Um so erfolgreicher schlug er danach seine Trainerkarriere ein, kümmerte sich viele Jahre um den Potsdamer Nachwuchs seines Armeesportklubs ASK, der später auch international zum erfolgreichsten DDR-Männer-Turnclub aufsteigen sollte.
Bernd Jäger, Richard Karstedt, 1974. |
Innovativer "Erfinder des Jägersaltos"
Insbesondere Anfang der siebziger Jahre machte Richard Karstedt als Schlagzeilen, als er mit seinem Schützling Bernd Jäger mit dem weltweit ersten Flugelement am Reck einen internationalen Trend auslöste, der das Reckturnen nahezu revolutionieren sollte:
Das Lösen und erfolgreiche Wiedererfassen der Reckstange nach vollzogener Saltobewegung war damals ein absolutes Novum im Männerturnen am Reck
Unter der Leitung des damaligen Cheftrainers Rolf Bauch und neben Werner Schenk und Heinz Neumann gehörte Richardt Karstedt zu den profiliertesten Potsdamer Trainern und war dort auch als "harter Hund" bekannt. Insbesondere solche Athleten wie Wolfgang Klotz, Reinhardt Rychly, Ralph Quast setzten seine Forderungen am besten um, verdanken ihm wesentlich ihre Sportlerkarrieren.
Zu seinen Schützlingen gehörte auch der EM-Dritte von 1973 Wolfgang THÜNE (- in Grenoble damals hinter Eberhard Gienger und Klaus Köste, die beide Gold gewannen, standen also drei Deutsche auf dem Podest!). (Foto, rechts: Turner Thüne, Trainer Karstedt, 1973)
----
Anweisungen –
**a.** Prüfe, ob die Aussagen (i) bis (iii) mit dem Quelltext übereinstimmen, und antworte jeweils mit Ja oder Nein samt den entscheidenden Worten als wörtlichem Zitat. (i) Bernd Jäger wurde von Richard Karstedt betreut. (ii) Wolfgang Thüne gewann 1973 in Grenoble die Goldmedaille. (iii) Richard Karstedt war Cheftrainer in Potsdam.
**b.** Übertrage aus dem Quelltext wortgetreu den Abschnitt von „Um so erfolgreicher“ bis einschließlich „DDR-Männer-Turnclub aufsteigen sollte.“.
Die Einträge haben damit nichts zu tun.

In einem Datensatz aufgeführte Einträge:
----
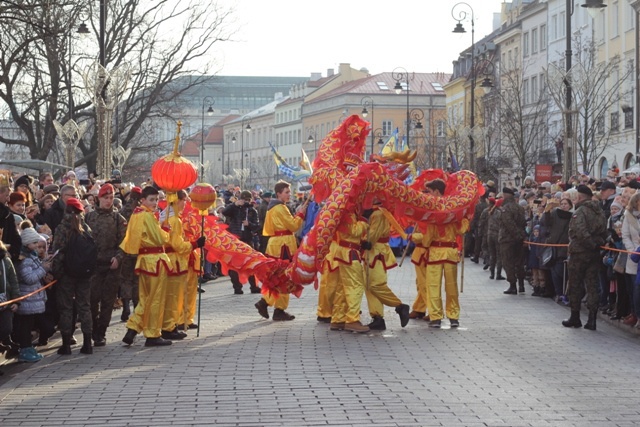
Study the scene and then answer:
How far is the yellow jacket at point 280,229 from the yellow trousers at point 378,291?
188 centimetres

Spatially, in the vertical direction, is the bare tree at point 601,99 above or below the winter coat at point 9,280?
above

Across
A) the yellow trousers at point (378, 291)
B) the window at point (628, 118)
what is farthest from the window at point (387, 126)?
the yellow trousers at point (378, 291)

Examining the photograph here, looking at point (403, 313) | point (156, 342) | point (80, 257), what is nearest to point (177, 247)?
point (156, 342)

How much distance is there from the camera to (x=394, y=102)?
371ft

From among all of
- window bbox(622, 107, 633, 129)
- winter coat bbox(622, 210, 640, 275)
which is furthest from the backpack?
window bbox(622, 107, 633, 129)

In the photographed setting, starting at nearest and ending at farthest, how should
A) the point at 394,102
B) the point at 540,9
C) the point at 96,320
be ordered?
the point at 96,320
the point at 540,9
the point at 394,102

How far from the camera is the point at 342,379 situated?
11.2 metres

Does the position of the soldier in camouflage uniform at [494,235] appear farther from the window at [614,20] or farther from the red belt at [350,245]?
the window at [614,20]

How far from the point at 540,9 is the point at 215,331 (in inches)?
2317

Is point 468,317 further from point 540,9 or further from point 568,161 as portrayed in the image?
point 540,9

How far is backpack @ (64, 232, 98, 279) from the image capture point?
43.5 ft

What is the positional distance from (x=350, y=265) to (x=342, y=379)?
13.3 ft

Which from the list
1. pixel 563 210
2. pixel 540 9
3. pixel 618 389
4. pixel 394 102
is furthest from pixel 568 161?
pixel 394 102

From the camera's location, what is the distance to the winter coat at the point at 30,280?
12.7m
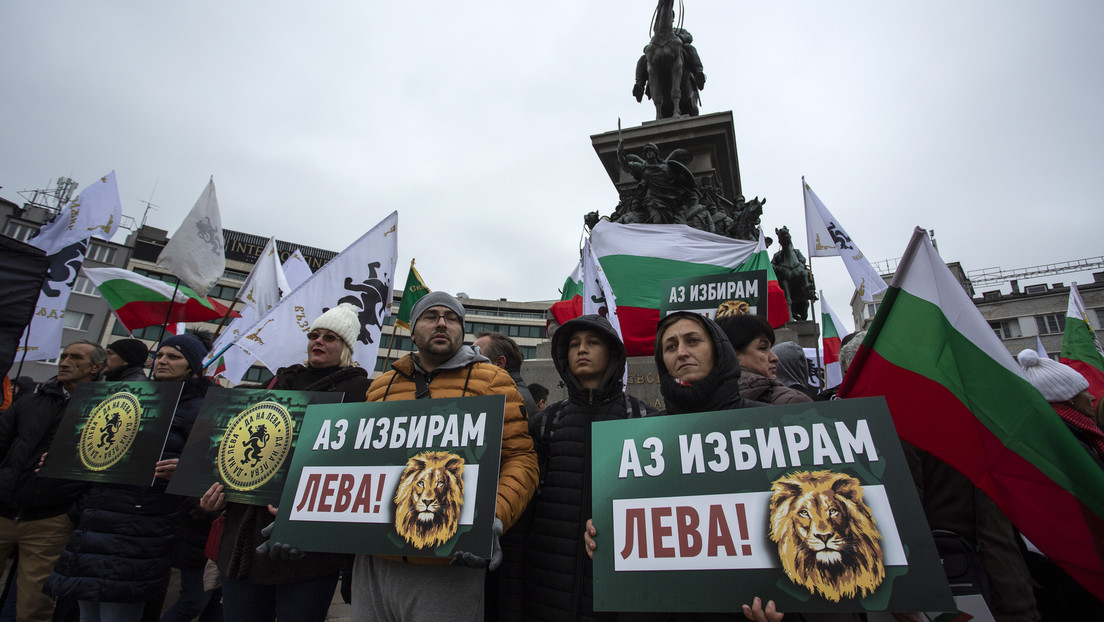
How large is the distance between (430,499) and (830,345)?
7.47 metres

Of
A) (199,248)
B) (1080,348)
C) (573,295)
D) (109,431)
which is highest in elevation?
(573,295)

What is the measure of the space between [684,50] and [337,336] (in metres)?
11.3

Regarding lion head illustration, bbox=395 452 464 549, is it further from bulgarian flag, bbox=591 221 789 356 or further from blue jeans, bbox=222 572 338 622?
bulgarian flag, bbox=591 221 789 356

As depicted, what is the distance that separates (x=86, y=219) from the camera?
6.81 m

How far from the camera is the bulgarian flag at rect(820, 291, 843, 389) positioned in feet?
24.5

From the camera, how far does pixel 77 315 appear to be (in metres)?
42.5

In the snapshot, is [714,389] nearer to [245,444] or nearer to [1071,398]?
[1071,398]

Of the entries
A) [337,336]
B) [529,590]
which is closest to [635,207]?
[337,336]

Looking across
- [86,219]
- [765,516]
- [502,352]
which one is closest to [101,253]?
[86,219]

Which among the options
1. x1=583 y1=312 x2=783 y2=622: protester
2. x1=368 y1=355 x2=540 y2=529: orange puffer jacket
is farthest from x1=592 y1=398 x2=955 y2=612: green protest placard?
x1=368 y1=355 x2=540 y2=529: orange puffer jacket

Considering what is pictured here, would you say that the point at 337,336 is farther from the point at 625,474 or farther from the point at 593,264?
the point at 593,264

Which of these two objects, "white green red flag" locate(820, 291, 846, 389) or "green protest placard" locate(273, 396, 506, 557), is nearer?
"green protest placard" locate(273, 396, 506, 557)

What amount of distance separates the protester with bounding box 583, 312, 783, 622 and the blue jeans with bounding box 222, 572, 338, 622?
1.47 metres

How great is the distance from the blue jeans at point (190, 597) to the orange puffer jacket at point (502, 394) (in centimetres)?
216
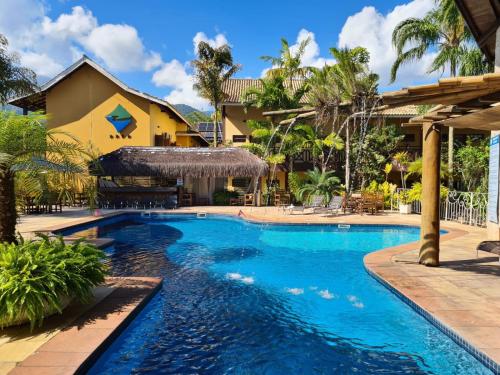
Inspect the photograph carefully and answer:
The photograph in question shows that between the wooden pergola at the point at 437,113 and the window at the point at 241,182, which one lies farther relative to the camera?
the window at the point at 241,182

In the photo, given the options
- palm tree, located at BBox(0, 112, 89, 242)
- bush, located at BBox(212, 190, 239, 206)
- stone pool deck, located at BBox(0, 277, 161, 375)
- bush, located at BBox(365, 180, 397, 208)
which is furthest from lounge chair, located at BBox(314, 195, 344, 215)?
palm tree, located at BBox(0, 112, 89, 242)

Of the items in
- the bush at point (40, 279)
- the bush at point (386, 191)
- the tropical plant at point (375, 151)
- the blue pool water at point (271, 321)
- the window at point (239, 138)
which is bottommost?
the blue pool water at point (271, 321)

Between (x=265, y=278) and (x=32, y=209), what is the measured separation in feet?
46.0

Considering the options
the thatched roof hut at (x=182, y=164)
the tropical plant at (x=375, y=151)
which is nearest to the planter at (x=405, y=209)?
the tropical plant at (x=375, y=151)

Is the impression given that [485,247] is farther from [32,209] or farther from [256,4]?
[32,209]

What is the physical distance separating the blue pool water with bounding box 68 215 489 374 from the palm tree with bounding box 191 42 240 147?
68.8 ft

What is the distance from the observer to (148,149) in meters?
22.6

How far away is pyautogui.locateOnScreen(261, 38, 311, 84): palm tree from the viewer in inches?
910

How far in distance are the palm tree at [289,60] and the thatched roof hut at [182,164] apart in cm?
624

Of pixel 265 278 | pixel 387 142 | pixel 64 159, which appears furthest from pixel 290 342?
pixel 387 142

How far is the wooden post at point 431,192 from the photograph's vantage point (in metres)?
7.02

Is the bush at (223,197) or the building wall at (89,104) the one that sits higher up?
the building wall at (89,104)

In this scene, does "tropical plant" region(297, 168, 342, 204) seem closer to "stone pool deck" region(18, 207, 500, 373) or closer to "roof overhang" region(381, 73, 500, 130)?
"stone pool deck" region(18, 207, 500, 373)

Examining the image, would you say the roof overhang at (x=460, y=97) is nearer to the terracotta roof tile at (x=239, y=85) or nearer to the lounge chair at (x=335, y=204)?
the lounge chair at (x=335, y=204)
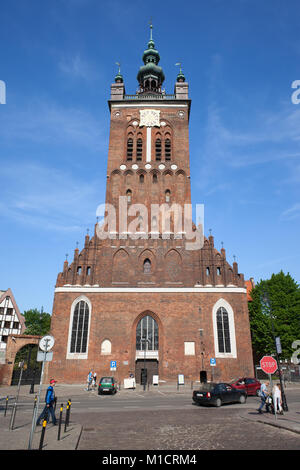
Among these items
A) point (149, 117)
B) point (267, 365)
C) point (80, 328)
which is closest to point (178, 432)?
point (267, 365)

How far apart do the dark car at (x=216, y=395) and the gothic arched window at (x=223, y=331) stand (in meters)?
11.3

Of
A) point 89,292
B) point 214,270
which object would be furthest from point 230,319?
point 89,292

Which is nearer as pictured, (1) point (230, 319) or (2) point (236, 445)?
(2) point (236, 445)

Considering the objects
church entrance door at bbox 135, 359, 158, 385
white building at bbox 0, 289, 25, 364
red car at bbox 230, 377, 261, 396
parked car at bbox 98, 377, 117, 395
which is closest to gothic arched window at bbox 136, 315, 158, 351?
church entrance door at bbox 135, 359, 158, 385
----
Vollständige Antworten –
**a.**
(i) Ja: „mit seinem Schützling Bernd Jäger“
(ii) Nein: „der EM-Dritte von 1973 Wolfgang THÜNE“
(iii) Nein: „Unter der Leitung des damaligen Cheftrainers Rolf Bauch“

**b.**
Um so erfolgreicher schlug er danach seine Trainerkarriere ein, kümmerte sich viele Jahre um den Potsdamer Nachwuchs seines Armeesportklubs ASK, der später auch international zum erfolgreichsten DDR-Männer-Turnclub aufsteigen sollte.